** Estratto selezionato **
################
Caro Giacomo,

Non capisco bene cosa intendi con “armi” (“la cosa divertente (tragica) è che questi argomenti fanno presa su chi (NON) vieta la commercializzazione di queste armi.”)

A presto,

Andrea

OOn Mon, May 13, 2019 at 11:25 AM Giacomo Tesio <giacomo@tesio.it> wrote:
Interessante prospettiva su un software di grande successo commerciale.

Due punti sono particolarmente interessanti:

- la dissociazione cognitiva che permetta agli sviluppatori di sostenere
  che ciò che danneggia la loro percezione della realtà e i loro sogni
  possa essere ininfluente sulla mente dei giocatori cui, by design,
  causa dipendenza

- la tesi di Hutchinson (ex Ubisoft, Creative Director di Assassin’s
  Creed 3 e Far Cry 4) per la quale coloro che non giocano a questi
  giochi violenti ma li osservano dall'esterno hanno una percezione
  esagerata della violenza rappresentata che diventa "abstract
  in nature"

In altri termini chi non è dipendente dal gioco non è assuefatto alla
violenza che vi viene rappresentato. Ma che scoperta sensazionale!

E la cosa divertente (tragica) è che questi argomenti fanno presa su
chi (NON) vieta la commercializzazione di queste armi. Insieme ad
altri incentivi... suppongo.



https://www.kotaku.com.au/2019/05/id-have-these-extremely-graphic-dreams-what-its-like-to-work-on-ultra-violent-games-like-mortal-kombat-11/

Here’s one such story, about a developer who worked with the
cinematics team for Mortal Kombat 11 and requested anonymity in order
to protect their employment prospects. They told Kotaku that they had
worked on the game throughout 2018, and spent their days reviewing
violent animation work, discussing it with leads, sharing feedback
with animators, and generally being surrounded by the kind of bloody
real-life research material that creators reference in order to
animate video game gore. Within a month, they started feeling the
effects.

“I’d have these extremely graphic dreams, very violent,” they told
Kotaku in a call. “I kinds of just stopped wanting to go to sleep, so
I’d just keep myself awake for days at a time, to avoid sleeping.”

Eventually, the developer says they saw a therapist, who diagnosed
them with PTSD. They attribute this to their work on MK11 - not just
the content of the game and having to process and discuss its violent
cinematics frame by frame, but also being surrounded by the reference
materials artists used for research.
################
** Dati di ingresso **

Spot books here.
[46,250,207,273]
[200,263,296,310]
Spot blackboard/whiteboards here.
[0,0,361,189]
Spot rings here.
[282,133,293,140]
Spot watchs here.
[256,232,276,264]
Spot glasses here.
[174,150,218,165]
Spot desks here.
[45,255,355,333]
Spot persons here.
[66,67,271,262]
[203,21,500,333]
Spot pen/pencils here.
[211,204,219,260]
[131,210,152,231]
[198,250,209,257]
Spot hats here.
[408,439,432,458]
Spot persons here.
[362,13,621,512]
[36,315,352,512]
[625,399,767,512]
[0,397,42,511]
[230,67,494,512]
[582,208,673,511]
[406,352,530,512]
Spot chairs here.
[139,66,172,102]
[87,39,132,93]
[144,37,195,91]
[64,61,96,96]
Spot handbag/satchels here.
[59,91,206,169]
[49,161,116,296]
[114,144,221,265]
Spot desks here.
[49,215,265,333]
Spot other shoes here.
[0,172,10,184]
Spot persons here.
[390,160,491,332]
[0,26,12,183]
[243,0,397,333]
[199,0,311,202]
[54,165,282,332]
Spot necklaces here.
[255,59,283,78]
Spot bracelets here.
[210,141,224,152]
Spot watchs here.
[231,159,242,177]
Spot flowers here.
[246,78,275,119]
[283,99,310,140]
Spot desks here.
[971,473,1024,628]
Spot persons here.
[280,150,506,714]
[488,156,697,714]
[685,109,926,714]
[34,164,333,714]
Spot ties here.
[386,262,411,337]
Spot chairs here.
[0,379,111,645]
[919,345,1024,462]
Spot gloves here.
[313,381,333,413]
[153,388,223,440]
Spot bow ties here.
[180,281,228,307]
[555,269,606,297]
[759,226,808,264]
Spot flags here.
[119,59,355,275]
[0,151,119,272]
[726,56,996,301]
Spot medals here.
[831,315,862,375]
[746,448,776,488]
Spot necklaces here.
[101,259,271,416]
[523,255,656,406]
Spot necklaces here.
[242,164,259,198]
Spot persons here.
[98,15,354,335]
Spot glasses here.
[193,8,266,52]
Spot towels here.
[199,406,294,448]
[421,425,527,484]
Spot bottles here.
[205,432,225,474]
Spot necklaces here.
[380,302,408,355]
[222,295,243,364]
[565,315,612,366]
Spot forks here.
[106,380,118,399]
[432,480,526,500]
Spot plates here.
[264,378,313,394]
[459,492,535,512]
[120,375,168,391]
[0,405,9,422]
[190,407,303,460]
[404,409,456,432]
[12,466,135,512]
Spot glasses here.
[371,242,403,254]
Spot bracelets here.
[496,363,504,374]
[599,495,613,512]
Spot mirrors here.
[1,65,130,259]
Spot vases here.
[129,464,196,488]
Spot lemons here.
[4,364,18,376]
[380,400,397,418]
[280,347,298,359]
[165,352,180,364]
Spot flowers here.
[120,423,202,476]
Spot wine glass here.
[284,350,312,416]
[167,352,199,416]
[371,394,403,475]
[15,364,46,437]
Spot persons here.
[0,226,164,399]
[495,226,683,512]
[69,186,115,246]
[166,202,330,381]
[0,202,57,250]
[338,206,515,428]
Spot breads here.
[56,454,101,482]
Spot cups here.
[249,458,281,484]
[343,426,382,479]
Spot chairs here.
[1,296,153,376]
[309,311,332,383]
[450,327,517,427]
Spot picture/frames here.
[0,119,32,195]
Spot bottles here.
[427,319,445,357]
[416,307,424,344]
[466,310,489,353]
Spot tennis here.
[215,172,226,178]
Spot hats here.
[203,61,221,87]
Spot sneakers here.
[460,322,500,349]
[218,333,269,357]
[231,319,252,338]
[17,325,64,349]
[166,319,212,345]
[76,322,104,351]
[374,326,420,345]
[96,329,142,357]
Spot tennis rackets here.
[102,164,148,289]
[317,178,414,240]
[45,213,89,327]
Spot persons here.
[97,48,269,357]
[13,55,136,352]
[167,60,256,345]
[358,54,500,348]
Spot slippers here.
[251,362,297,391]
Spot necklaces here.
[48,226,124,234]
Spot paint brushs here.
################
** Attività da svolgere **
(1) Riassumi l'estratto selezionato in due frasi.
(2) Riscrivi la parte dell'estratto selezionato da "Eventually, the developer" a "used for research.", cambiando "therapist" in "psychiatrist".
(3) Rispondi alle seguenti domande sull'estratto selezionato.
(a) Di quali giochi Hutchinson è stato Creative Director?
(b) In quale anno lo sviluppatore ha lavorato a Mortal Kombat 11?
(c) Dopo quanto tempo lo sviluppatore ha cominciato a sentirne gli effetti?

** Risposte **
(1) Giacomo Tesio segnala un articolo di Kotaku sul lavoro ai videogiochi ultraviolenti e ne evidenzia due punti: la dissociazione cognitiva degli sviluppatori e la tesi di Hutchinson secondo cui chi non gioca ha una percezione esagerata della violenza rappresentata. L'articolo racconta di uno sviluppatore di Mortal Kombat 11 che, esposto a materiale violento, ha avuto sogni molto cruenti e ha ricevuto da un terapeuta una diagnosi di PTSD, mentre Andrea risponde chiedendo che cosa Giacomo intenda con "armi".

(2)
Eventually, the developer says they saw a psychiatrist, who diagnosed
them with PTSD. They attribute this to their work on MK11 - not just
the content of the game and having to process and discuss its violent
cinematics frame by frame, but also being surrounded by the reference
materials artists used for research.

(3)
(a) Di Assassin's Creed 3 e Far Cry 4.
(b) Nel 2018.
(c) Entro un mese.